I tell you to do it. Okay, in a soft voice, okay, so not screaming instructions at their kids, but giving directions in a soft voice to their kids on the first command. They weren't counting to two and seven eights. Voice obedience and a soft voice on the first command, that should be your target. That should be your target.
It should be a problem when your children are off target and you should address it. If they're making you raise your voice, if voice commands aren't enough, if you have to repeat it multiple times, then you're off target and you have to take action to get back on target so that the reasonable expectation of your children is voice command, soft voice, first command. And you can get there. You can get there. They will meet your expectations if you're consistent.
And you do it with love. Your children can tell. They know. They know. They know the heart behind it all.
So be careful. But the flip side of that is when your heart is a heart of love and tenderness towards your children, they get that. And it's an asset. And it makes all of your discipline easier for them because they know. It's not because you're mad or because you don't like them.

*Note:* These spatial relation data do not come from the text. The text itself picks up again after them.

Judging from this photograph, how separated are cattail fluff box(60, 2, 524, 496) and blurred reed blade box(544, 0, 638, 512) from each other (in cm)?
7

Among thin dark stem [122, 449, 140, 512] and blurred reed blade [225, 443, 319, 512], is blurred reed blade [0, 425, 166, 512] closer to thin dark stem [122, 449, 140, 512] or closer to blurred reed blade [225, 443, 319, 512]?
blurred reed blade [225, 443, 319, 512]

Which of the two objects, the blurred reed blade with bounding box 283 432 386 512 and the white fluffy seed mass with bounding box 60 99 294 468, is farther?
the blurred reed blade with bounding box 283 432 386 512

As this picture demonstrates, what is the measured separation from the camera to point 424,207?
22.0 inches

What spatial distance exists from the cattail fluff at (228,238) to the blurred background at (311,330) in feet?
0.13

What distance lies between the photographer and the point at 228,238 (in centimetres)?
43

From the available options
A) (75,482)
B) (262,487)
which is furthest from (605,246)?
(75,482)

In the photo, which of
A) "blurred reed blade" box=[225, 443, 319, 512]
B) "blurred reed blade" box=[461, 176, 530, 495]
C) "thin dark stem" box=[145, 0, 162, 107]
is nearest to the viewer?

It's actually because you love them and you're doing what God has given you to do. Let's pray. God, for those of us who have children, we do feel the weight of it and we do a desire to be faithful in it and we are very sorry for all that hasn't been worthy of you. Please forgive us. Please help us And help us to trust your word.
I thank you for That you haven't left us without instructions, but you have given us an abundant of instructions both for the application of the rod and these other Areas that are about the training of children and that Your Word is the wisest book ever written on child training. And I pray that we would love every word of it and obey it and defend it with joy. In Jesus' name I pray, Amen.